Brief 1 =>
In the carbon emissions reporting text, roughly how many companies operating in the EU fall under the CSRD's sustainability reporting mandate?
Brief 2 =>
Write the next part of the carbon emissions reporting text, picking up after its final sentence.
╭─ Reading passage
TCFD – Task Force on Climate-related Financial Disclosures

Though the TCFD has transferred monitoring responsibilities to the IFRS Foundation, its four-pillar framework (Governance, Strategy, Risk Management, Metrics and Targets) remains embedded in mandatory regulations across the UK, Switzerland, Japan, New Zealand, and Brazil.

ISSB – International Sustainability Standards Board

The IFRS Foundation’s ISSB released IFRS S2 Climate-related Disclosures, which incorporates TCFD recommendations and requires Scope 1, Scope 2, and Scope 3 emissions reporting. Jurisdictions including the UK, Canada, Japan, Australia, Nigeria, and Brazil are moving to adopt ISSB standards as law.

CSRD – Corporate Sustainability Reporting Directive (European Union)

The CSRD mandates sustainability reporting for approximately 50,000 companies operating in the EU. The European Sustainability Reporting Standards require detailed emissions disclosure across all three scopes, with assurance gradually moving from limited to reasonable levels.

SEC Climate Disclosure Rule (United States)

The U.S. Securities and Exchange Commission adopted rules requiring registrants to disclose material climate risks, Scope 1 and Scope 2 emissions (when material), and attestation reports for certain filers.

Organizations operating across multiple jurisdictions must navigate this complex patchwork. Smart companies build their carbon emissions reporting systems to satisfy the most stringent requirements globally, creating compliance efficiency and audit readiness regardless of where they operate.

How Do You Calculate Carbon Emissions Correctly? Methodologies Explained

Accurate calculation requires three fundamental components: activity data, emission factors, and global warming potential values. Each component introduces potential error sources that must be managed systematically.

The Basic Calculation Formula

Activity data multiplied by the appropriate emission factor equals greenhouse gas emissions expressed in metric tons of carbon dioxide equivalent.

✓ Activity data – The quantitative measure of an activity causing emissions (liters of fuel burned, kilowatt-hours of electricity consumed, kilometers traveled)

✓ Emission factor – The average emission rate of a specific greenhouse gas for a given activity source (kilograms of CO2 per liter of diesel, pounds of CO2 per kWh of grid electricity)

✓ Global warming potential – A factor comparing the radiative forcing impact of a given greenhouse gas to carbon dioxide over a specified time horizon (typically 100 years)

Data Quality Hierarchy

Primary data (direct measurement or metered consumption) provides the highest accuracy and should be prioritized. Secondary data (industry averages, spend-based estimates) serves as a reasonable substitute only when primary data is unavailable.

✓ Tier 1 – Continuous monitoring systems or direct measurement

✓ Tier 2 – Metered consumption records (utility bills, fuel receipts)

✓ Tier 3 – Purchasing records with supplier-specific emission factors

✓ Tier 4 – Industry average emission factors applied to spend data

✓ Tier 5 – Extrapolation or modeled estimates

Emission Factor Selection

Choosing appropriate emission factors significantly impacts calculation accuracy. Different factor sources produce materially different results for identical activity data.
╰─
╭─ Information given
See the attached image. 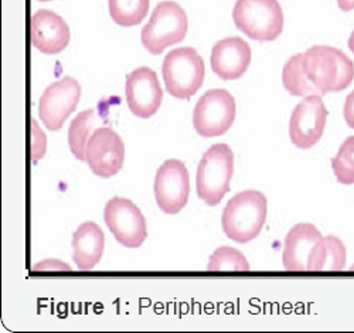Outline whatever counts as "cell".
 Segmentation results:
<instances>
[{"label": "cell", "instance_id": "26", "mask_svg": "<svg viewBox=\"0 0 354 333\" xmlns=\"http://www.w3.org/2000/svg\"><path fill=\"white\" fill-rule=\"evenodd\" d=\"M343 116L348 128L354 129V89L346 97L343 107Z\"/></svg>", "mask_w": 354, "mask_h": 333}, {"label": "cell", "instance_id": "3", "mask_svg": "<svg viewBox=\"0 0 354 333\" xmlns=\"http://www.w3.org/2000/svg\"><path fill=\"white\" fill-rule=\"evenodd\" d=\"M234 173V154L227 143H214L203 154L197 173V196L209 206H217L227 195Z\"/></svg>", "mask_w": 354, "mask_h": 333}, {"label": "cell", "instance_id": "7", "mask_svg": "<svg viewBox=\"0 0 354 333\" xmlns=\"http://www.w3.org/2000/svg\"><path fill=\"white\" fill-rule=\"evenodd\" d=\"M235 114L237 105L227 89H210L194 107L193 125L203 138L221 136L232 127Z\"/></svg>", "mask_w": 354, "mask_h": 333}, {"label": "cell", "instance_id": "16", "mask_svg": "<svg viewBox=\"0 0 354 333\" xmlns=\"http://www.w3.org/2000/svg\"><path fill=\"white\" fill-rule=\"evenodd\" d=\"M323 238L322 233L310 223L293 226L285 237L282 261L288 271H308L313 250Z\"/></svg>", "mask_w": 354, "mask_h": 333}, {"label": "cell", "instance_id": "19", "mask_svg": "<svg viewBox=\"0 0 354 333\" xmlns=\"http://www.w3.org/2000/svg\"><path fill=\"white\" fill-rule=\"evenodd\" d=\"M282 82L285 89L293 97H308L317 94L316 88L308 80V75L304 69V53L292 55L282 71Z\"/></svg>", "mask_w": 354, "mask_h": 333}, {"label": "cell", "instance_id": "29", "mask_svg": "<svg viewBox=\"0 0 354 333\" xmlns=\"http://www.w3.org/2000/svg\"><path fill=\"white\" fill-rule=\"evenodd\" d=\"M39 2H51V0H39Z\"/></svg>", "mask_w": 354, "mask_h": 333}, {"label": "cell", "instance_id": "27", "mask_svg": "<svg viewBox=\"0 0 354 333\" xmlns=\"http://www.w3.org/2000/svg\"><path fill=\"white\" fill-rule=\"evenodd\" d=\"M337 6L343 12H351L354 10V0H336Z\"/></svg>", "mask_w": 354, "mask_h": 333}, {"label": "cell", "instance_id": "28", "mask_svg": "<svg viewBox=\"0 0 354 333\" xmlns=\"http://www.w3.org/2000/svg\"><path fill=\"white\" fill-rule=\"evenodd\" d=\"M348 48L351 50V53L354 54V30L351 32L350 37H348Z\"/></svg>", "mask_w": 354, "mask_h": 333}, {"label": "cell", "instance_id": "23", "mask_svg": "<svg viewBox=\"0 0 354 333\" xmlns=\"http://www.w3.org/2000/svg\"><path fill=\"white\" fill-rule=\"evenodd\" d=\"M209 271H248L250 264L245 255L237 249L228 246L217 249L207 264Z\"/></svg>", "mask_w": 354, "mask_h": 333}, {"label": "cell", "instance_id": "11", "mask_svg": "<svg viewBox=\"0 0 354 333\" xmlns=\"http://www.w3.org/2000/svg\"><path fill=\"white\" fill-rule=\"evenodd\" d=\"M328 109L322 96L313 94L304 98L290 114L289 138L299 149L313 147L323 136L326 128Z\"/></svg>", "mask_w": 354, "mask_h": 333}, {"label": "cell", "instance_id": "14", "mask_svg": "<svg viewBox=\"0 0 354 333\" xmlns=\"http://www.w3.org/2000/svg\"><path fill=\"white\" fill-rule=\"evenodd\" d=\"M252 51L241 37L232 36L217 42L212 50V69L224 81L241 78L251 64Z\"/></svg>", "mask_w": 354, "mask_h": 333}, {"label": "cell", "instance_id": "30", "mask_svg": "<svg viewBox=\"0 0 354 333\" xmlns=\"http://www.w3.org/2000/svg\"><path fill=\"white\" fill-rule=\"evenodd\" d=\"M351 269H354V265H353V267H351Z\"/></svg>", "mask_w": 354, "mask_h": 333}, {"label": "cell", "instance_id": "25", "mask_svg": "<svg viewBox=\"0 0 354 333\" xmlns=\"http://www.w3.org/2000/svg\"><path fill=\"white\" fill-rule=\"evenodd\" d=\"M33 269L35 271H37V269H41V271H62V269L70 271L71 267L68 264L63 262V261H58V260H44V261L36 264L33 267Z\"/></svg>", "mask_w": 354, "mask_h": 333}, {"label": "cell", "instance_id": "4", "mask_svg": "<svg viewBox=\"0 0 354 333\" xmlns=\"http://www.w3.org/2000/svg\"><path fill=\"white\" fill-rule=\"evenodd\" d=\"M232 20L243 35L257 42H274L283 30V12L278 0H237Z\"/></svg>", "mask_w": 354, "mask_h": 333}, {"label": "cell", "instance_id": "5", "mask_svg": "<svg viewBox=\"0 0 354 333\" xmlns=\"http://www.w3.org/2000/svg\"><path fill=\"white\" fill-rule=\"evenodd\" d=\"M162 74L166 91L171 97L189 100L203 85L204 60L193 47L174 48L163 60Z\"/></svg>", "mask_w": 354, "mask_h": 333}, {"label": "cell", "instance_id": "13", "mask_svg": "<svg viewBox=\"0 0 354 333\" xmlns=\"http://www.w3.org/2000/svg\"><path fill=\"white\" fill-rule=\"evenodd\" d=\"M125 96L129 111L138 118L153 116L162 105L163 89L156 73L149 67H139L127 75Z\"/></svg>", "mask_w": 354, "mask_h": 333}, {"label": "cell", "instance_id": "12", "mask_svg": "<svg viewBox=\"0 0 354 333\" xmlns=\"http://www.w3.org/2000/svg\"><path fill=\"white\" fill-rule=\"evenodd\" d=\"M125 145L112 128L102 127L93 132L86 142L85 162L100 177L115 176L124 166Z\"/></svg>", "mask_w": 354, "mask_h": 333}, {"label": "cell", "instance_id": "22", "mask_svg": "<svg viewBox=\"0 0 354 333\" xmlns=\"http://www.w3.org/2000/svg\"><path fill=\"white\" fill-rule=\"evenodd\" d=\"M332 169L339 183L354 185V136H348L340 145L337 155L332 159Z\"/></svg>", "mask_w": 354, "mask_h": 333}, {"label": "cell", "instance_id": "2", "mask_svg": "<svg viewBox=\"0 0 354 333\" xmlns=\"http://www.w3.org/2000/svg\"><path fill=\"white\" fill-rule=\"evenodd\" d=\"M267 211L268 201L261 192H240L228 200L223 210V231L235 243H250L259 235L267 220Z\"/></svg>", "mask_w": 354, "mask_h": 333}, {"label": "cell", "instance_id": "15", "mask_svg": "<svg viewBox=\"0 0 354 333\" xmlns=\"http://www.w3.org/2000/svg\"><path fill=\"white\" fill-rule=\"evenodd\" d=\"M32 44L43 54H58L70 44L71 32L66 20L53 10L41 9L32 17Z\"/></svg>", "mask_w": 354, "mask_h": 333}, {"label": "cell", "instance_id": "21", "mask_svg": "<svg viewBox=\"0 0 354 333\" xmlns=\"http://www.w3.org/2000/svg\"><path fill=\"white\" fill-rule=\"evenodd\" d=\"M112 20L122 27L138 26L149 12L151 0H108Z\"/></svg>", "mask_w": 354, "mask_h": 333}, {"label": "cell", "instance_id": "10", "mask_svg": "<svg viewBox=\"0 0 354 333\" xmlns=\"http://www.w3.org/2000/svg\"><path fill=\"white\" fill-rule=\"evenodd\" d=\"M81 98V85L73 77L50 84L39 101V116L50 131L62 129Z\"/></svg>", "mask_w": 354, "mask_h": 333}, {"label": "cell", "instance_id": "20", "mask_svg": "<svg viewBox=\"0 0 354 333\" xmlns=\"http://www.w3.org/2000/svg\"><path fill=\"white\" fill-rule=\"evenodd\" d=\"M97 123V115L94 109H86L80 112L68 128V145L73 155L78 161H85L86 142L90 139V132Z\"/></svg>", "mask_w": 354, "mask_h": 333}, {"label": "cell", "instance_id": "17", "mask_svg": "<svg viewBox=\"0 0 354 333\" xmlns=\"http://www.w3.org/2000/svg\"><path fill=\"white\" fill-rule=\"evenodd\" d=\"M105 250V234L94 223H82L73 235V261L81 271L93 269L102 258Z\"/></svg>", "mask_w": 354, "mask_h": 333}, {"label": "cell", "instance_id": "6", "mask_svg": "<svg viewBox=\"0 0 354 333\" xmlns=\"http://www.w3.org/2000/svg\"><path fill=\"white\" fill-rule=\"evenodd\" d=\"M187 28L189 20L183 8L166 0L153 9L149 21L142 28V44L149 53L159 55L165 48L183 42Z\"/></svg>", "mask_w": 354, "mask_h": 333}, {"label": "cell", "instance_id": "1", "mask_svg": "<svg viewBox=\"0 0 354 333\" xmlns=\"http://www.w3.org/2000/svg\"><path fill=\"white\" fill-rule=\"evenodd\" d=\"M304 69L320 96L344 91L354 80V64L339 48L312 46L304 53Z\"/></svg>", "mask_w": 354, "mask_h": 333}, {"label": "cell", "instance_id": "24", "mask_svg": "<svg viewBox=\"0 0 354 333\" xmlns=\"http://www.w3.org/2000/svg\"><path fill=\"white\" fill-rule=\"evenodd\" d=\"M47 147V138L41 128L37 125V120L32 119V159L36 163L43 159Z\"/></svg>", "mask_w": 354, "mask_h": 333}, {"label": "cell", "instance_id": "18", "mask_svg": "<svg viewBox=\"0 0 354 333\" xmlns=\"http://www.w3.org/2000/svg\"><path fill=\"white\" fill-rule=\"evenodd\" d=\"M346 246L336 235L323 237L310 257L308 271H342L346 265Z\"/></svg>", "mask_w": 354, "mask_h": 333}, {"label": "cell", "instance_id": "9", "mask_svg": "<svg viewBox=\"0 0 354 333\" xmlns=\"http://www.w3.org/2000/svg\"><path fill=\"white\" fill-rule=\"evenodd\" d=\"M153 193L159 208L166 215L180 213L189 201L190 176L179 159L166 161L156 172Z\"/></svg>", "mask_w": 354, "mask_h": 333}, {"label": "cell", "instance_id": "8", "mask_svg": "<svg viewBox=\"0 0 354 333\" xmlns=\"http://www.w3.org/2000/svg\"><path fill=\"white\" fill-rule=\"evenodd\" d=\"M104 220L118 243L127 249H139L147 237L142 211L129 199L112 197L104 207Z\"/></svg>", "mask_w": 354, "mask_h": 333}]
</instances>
╰─
Exercise response 1 =>
Approximately 50,000 companies.

Exercise response 2 =>
✓ Supplier-specific factors – Most accurate, derived from direct supplier data

✓ Grid average factors – Regional or national electricity generation mix

✓ Industry default factors – Published by government agencies or industry bodies

✓ Economic input-output factors – Spend-based factors for Scope 3 categories

Organizations serious about carbon emissions reporting maintain a documented emission factor library with clear rationales for each selection. Changes to factor sources must be disclosed as methodological changes with prior-period restatements when necessary.

CO2 Equivalent Aggregation

Different greenhouse gases have different atmospheric lifetimes and warming potentials. Converting all gases to carbon dioxide equivalent enables meaningful aggregation and comparison.

✓ Carbon dioxide – GWP of 1

✓ Methane – GWP of approximately 28 over 100 years

✓ Nitrous oxide – GWP of approximately 265 over 100 years

✓ Fluorinated gases – GWPs ranging from hundreds to thousands

Organizations must report individual gas masses alongside CO2e totals, enabling regulators and stakeholders to understand the composition of reported emissions.

What Data Collection Methods Deliver Reliable Carbon Emissions Reporting?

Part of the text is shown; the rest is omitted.